何も考えずに生前贈与をしてしまうと、後日すごい金額の贈与税を支払わなければならなくなった…ということもあり得ます。

生前贈与を検討される上で、贈与税に関する基礎的な知識は持っておくべきでしょう。

贈与税(暦年課税)の計算

1年間(1月1日〜12月31日)に贈与を受けた財産の価額の合計額から基礎控除額110万円を差し引いた金額について、以下の表により贈与税を計算します。

基礎控除後の課税価格 税率 控除額
〜200万円以下 10%  
200万円超〜300万円以下 15% 10万円
300万円超〜400万円以下 20% 25万円
400万円超〜600万円以下 30% 65万円
600万円超〜1,000万円以下 40% 125万円
1,000万円超〜1,500万円以下 45% 175万円
1,500万円超〜3,000万円以下 50% 250万円
3,000万円超〜 55% 400万円

なお、直系尊属(父母や祖父母など)から子や孫(贈与を受けた年の1月1日において20歳以上の者)への贈与については、以下の特例税率を適用して計算します。

基礎控除後の課税価格 税率 控除額
〜200万円以下 10%  
200万円超〜400万円以下 15% 10万円
400万円超〜600万円以下 20% 30万円
600万円超〜1,000万円以下 30% 90万円
1,000万円超〜1,500万円以下 40% 190万円
1,500万円超〜3,000万円以下 45% 265万円
3,000万円超〜4,500万円以下 50% 415万円
4,500万円超〜 55% 640万円

相続時精算課税

これは、贈与を受けたときに一定の税率で贈与税を納付し、贈与者が亡くなったときに相続税で精算するものです。この相続時精算課税を利用すると、贈与財産の価額から控除できる金額が2,500万円となり、その控除額を超えた部分に対して一律20%が贈与税として課せられます。

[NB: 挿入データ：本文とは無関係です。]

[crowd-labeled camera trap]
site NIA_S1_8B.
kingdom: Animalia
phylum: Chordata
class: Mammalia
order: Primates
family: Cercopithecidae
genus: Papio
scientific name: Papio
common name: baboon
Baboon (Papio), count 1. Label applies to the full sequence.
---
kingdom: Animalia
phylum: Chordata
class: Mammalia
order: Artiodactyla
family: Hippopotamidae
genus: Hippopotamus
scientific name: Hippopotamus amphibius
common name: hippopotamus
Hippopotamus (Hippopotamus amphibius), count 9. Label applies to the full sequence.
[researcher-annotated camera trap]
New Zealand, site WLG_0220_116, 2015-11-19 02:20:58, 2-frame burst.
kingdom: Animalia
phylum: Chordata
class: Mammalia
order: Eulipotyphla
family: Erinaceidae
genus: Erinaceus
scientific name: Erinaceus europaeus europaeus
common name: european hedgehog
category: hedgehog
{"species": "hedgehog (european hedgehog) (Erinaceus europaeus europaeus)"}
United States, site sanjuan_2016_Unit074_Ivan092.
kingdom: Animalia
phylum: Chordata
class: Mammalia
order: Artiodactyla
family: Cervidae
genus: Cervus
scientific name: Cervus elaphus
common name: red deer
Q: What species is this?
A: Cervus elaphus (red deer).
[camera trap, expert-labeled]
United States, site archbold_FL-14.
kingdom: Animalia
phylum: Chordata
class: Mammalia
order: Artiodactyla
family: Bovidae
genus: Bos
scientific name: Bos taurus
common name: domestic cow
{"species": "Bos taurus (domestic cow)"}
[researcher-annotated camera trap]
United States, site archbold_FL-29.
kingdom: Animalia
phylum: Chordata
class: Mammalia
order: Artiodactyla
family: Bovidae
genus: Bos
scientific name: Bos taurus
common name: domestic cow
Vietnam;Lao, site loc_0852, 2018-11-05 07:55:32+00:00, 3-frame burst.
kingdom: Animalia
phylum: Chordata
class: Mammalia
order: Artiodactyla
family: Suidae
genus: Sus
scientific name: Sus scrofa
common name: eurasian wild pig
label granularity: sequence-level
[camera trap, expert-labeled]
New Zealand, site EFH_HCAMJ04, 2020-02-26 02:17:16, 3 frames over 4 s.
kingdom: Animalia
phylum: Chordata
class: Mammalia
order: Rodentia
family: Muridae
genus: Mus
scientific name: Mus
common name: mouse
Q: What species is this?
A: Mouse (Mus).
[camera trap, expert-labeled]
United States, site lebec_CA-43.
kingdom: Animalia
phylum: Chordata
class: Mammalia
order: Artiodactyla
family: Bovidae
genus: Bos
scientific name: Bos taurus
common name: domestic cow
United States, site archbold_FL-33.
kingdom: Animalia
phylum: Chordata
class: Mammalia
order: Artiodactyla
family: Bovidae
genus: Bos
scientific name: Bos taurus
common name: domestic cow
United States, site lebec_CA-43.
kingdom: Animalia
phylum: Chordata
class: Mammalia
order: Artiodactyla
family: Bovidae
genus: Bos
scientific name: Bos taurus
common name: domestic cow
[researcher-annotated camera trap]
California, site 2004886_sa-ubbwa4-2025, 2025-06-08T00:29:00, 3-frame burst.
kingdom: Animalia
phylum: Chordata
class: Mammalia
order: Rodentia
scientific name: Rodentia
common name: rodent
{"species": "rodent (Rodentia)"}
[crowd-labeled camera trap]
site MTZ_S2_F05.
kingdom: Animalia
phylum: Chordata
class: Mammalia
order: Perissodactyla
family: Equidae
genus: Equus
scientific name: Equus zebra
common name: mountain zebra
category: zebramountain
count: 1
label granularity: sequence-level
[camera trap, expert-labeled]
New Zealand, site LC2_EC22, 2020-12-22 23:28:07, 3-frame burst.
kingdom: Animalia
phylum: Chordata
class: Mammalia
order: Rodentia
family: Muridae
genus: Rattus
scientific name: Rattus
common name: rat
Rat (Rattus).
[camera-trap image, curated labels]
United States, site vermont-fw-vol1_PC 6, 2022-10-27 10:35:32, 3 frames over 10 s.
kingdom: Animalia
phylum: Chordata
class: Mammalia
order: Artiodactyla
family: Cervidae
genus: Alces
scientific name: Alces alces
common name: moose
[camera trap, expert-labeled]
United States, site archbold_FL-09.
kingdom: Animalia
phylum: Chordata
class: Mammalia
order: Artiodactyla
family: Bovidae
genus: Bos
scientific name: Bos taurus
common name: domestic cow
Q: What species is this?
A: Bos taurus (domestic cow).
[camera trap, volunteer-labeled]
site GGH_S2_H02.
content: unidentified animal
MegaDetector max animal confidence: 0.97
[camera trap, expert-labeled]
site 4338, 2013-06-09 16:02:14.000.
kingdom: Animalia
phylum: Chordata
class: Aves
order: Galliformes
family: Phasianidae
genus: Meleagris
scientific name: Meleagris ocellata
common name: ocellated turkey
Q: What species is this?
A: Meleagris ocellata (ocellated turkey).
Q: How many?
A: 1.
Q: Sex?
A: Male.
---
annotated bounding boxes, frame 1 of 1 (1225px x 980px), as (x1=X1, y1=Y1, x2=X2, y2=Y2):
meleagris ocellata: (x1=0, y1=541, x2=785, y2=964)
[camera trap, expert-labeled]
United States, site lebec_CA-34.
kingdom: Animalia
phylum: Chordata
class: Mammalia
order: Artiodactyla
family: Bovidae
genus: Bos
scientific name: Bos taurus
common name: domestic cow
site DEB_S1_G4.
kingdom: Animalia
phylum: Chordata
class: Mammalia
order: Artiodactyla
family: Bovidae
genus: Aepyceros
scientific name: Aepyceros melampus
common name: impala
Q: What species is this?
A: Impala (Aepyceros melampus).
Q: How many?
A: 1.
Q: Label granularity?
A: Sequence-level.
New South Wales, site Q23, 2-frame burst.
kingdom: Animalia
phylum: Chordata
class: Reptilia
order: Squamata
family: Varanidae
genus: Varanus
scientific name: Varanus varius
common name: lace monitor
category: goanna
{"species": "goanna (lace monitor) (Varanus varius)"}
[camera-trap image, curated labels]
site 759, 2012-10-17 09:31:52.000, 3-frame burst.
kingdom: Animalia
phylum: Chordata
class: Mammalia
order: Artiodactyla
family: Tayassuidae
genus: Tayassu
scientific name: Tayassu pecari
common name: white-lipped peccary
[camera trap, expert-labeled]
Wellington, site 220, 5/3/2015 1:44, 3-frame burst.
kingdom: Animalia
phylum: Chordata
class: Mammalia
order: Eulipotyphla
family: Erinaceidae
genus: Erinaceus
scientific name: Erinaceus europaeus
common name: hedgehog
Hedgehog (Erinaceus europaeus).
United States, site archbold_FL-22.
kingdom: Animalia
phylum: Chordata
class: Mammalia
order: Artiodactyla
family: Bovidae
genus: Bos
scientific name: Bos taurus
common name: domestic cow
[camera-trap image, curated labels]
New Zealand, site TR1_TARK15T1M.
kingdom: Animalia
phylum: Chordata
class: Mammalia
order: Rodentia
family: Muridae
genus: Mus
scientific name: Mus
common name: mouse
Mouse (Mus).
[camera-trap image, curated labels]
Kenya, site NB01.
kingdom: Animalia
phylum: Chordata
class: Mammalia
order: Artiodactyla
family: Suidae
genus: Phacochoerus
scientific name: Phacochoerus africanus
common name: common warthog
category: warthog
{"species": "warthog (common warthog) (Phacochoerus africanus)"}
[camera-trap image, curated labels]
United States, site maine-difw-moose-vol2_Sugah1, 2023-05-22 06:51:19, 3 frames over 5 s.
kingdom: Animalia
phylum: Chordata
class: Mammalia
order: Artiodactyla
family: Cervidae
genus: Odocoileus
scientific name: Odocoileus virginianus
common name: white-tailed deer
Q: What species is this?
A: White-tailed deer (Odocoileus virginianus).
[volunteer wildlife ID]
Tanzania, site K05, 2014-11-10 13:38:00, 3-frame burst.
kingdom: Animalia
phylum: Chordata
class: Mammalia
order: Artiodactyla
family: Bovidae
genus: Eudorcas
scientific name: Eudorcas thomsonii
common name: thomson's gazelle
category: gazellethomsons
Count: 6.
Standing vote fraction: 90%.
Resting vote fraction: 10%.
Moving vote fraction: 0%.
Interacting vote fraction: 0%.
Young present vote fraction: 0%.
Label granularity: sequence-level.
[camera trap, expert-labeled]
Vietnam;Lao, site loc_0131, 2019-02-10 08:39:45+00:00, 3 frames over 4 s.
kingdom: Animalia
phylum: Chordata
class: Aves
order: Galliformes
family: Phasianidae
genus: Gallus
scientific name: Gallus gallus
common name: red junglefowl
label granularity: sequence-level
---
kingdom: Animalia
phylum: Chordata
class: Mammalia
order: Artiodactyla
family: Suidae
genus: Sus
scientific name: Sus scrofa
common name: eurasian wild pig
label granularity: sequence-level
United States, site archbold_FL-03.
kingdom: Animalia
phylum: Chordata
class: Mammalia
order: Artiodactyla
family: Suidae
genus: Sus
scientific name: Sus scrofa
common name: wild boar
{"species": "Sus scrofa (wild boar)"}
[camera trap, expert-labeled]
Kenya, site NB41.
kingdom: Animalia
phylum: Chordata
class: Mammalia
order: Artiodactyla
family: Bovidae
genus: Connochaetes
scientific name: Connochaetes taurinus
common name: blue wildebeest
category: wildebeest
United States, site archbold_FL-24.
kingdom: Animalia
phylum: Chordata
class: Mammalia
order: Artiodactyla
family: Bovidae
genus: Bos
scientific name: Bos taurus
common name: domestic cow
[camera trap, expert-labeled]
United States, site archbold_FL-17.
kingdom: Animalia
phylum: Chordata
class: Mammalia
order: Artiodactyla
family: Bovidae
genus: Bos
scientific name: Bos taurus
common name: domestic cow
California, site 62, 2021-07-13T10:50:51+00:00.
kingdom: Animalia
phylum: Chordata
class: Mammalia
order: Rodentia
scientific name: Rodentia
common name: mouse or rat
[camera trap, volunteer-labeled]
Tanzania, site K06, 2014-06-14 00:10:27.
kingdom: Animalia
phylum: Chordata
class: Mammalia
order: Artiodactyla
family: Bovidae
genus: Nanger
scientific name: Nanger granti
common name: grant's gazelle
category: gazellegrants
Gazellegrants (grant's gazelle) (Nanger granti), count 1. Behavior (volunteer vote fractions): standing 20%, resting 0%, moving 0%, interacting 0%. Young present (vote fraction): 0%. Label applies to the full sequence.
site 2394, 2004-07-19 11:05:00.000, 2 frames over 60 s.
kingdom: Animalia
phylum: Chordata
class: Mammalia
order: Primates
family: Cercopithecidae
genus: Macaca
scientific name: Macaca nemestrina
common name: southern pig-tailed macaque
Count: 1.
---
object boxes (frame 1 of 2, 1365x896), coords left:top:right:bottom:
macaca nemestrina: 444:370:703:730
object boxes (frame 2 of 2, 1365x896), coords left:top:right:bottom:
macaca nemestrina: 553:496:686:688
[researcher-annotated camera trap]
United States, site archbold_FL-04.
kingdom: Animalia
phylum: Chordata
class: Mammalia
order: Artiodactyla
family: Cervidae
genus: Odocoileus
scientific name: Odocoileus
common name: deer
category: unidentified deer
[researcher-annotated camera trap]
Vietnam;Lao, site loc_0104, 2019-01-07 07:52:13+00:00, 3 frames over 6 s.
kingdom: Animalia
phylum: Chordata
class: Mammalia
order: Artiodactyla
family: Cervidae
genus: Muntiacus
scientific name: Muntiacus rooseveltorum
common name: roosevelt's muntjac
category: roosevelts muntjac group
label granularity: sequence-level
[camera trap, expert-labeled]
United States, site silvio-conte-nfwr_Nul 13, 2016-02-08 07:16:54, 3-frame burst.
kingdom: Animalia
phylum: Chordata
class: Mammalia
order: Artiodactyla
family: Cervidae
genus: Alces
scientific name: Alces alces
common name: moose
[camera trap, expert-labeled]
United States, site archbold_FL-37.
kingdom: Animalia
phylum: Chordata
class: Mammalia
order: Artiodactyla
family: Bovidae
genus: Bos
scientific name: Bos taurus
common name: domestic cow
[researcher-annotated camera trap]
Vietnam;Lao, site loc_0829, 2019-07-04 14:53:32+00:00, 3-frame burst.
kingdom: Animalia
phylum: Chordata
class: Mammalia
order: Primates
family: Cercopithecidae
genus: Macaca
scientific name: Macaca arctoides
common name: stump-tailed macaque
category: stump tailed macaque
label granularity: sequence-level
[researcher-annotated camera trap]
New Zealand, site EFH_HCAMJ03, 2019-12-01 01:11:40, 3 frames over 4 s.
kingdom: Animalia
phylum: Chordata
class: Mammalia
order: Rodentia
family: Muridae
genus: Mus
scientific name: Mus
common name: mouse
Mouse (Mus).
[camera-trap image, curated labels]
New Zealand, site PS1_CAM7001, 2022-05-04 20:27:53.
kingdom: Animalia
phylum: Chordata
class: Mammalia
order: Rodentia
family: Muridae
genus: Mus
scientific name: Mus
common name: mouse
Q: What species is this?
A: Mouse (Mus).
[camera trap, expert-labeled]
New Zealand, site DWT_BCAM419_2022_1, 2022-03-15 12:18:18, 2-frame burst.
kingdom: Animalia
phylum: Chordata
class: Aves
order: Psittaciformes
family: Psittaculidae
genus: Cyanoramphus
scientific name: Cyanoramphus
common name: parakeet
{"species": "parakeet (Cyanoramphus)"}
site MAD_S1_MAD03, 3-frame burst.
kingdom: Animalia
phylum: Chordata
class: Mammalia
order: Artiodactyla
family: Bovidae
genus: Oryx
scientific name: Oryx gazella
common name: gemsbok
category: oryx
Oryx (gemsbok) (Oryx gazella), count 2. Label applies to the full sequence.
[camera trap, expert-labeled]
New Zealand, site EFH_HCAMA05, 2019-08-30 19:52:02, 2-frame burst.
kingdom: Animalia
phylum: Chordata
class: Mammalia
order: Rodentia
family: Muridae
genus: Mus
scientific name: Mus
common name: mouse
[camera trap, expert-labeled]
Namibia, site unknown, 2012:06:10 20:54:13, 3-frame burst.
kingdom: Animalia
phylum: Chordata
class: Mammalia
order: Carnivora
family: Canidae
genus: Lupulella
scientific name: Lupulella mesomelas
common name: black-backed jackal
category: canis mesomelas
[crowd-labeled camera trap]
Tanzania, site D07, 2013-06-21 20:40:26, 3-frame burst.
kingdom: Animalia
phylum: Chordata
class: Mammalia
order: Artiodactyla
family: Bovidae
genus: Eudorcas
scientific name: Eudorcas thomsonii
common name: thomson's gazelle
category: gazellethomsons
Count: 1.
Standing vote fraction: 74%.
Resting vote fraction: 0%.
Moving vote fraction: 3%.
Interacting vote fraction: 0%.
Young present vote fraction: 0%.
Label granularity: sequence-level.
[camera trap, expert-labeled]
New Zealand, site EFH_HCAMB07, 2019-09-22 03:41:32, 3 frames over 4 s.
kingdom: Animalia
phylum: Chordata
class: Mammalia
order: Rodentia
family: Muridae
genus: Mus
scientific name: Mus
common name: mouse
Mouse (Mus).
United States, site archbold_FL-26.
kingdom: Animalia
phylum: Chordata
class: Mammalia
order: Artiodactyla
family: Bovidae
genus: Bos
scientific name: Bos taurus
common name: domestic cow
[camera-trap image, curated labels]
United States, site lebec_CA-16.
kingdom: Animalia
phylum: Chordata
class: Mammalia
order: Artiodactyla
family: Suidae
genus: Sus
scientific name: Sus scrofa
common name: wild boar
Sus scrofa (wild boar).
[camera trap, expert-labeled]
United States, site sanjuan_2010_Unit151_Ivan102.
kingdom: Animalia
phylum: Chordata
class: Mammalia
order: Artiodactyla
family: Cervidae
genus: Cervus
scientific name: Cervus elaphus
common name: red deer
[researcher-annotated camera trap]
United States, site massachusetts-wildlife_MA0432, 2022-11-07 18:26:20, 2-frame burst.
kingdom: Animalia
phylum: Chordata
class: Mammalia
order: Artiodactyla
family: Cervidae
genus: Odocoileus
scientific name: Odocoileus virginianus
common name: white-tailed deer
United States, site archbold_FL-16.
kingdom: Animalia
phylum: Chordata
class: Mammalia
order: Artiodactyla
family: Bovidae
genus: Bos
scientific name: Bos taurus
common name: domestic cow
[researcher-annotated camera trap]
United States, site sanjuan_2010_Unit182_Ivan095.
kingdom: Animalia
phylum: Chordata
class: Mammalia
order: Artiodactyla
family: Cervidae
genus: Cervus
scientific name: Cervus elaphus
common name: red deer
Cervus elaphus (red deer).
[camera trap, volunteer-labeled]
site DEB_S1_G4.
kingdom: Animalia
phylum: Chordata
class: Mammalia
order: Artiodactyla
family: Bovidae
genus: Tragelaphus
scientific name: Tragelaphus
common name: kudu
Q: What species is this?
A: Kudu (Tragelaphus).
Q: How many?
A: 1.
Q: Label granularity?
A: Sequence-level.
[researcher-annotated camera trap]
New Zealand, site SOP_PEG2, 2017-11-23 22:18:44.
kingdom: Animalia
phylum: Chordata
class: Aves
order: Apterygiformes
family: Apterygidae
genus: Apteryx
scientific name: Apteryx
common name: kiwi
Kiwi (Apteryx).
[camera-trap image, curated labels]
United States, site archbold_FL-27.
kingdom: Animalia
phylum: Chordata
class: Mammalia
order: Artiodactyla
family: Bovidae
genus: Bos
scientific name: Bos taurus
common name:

その後贈与者が亡くなったときにその贈与財産と相続財産を合計した価額をもとに相続税を計算し、既に支払った贈与税額を控除することになります。

この相続時精算課税を利用する場合は、@贈与者が贈与をした年の1月1日において60歳以上の者であることA受贈者が贈与を受けた年の1月1日において20歳以上の者であり、かつ贈与者の推定相続人及び孫であることが要件とされています。

配偶者からの贈与の特例

婚姻期間20年以上の夫婦の間で居住用不動産等の贈与をする場合は、一定の要件をもとに基礎控除110万円のほかに最高2,000万円までの配偶者控除が受けられます。

教育資金の一括贈与の非課税

これは、祖父母などの直系尊属から30歳未満の孫などへ教育資金に充てるために贈与がなされた場合、1,500万円までは非課税とされるものです。この非課税の適用を受けるためには、贈与者と信託銀行などの金融機関との間で教育資金管理契約を締結する必要があります。